[[ RECORDS PROVIDED, beginning ]]

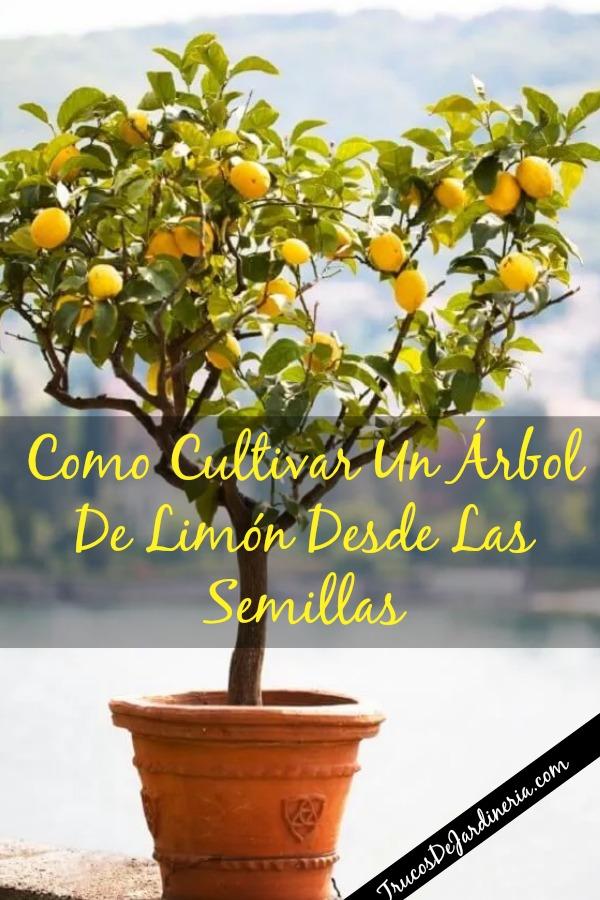 Cultivar Un Árbol De Limón Desde Las Semillas
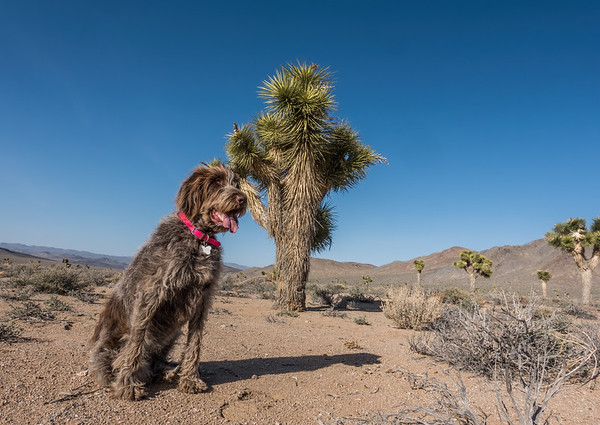 Pixelated Jaypeg, Spinone Italiano. Darwin Hills Joshua Tree Forest, Inyo Co. California USA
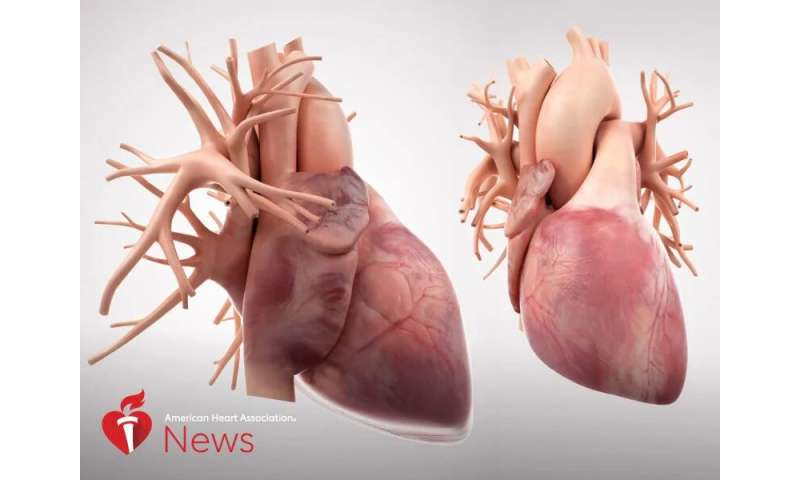 AHA: 7 things that can affect the heart -- and what to do about them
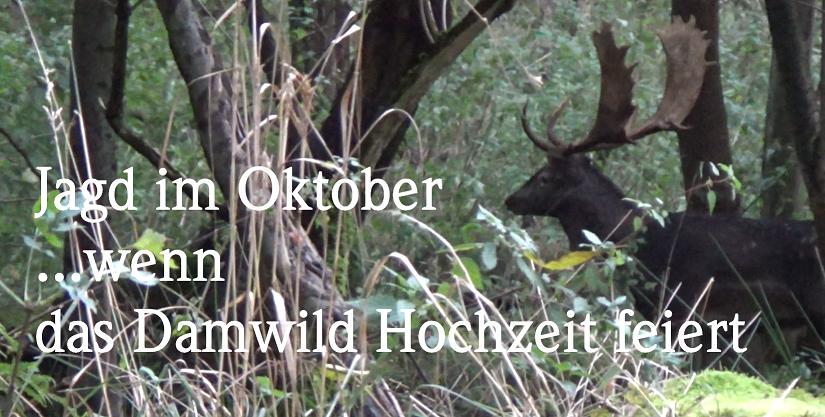 """Neues Video """"Jagd Im Oktober, Wenn Die Damhirsche Hochzeit Feiern"""""""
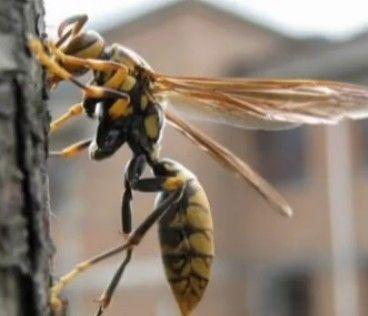 男子遇黄蜂惊叫被女友鄙视当场分手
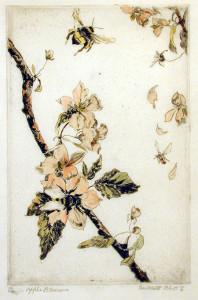 Crabapple Blossoms, ca. 1920s By Antoinette Guerard Rhett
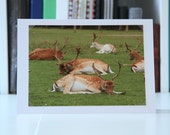 photographic cards,photo cards,photo greeting cards,thank you card,birthday card,wildlife,nature,reindeer,christmas card,xmas card,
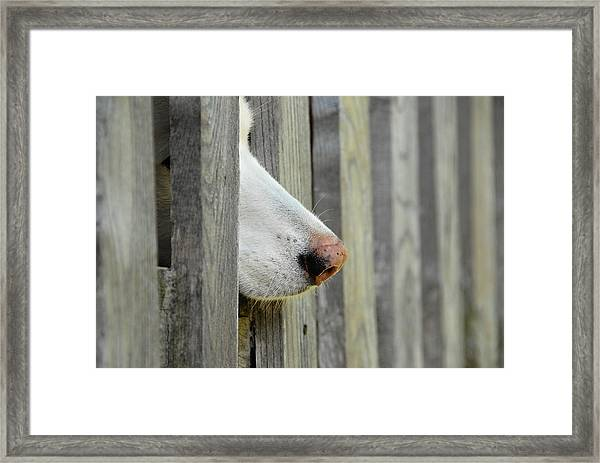 Dog Nose Framed Print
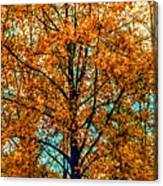 Solitary Fall Canvas Print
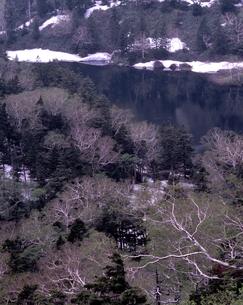 新緑の熊沼の写真素材 [FYI00337220]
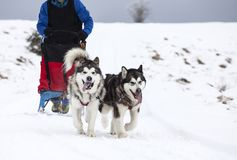 Sledding with alaskan malamute dogs in Romania. Dog-sledding with alaskan malamute in the wild Stock Photo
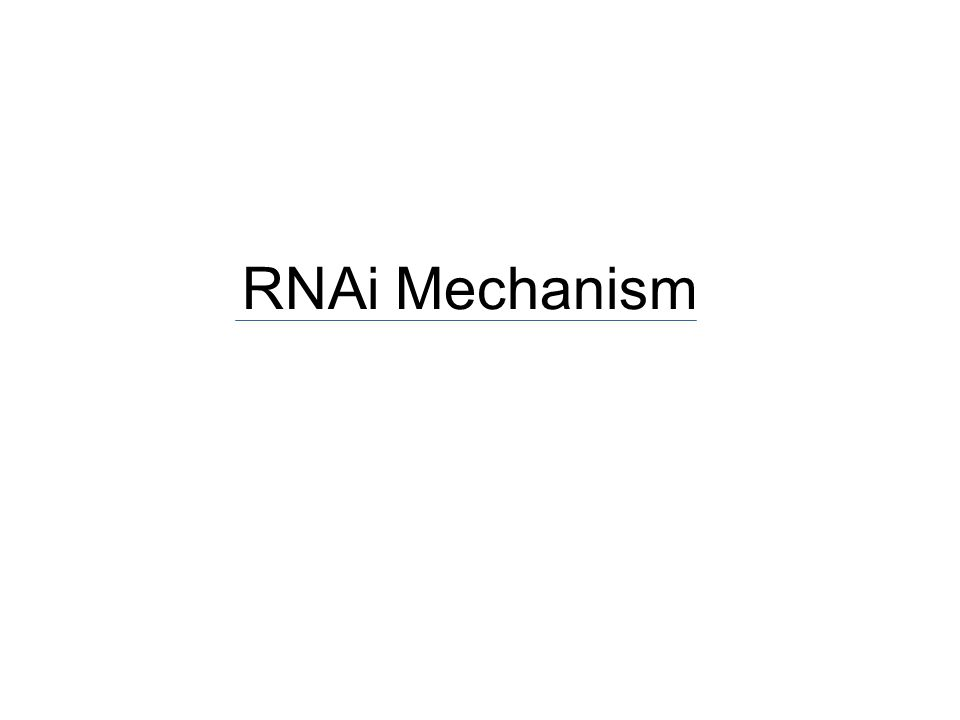RNAi Mechanism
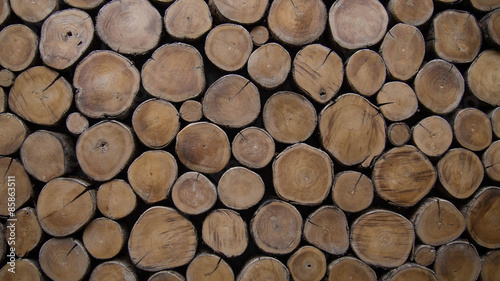 Tuinposter Hout background of wood logs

[[ RECORDS PROVIDED, end ]]

### EXERCISE REQUIREMENTS:
Every line of the listing must be reproduced exactly, though the pictures are to be left out.

### OUTPUT FOR THIS EXERCISE:
 Cultivar Un Árbol De Limón Desde Las Semillas
 Pixelated Jaypeg, Spinone Italiano. Darwin Hills Joshua Tree Forest, Inyo Co. California USA
 AHA: 7 things that can affect the heart -- and what to do about them
 """Neues Video """"Jagd Im Oktober, Wenn Die Damhirsche Hochzeit Feiern"""""""
 男子遇黄蜂惊叫被女友鄙视当场分手
 Crabapple Blossoms, ca. 1920s By Antoinette Guerard Rhett
 photographic cards,photo cards,photo greeting cards,thank you card,birthday card,wildlife,nature,reindeer,christmas card,xmas card,
 Dog Nose Framed Print
 Solitary Fall Canvas Print
 新緑の熊沼の写真素材 [FYI00337220]
 Sledding with alaskan malamute dogs in Romania. Dog-sledding with alaskan malamute in the wild Stock Photo
RNAi Mechanism
 Tuinposter Hout background of wood logs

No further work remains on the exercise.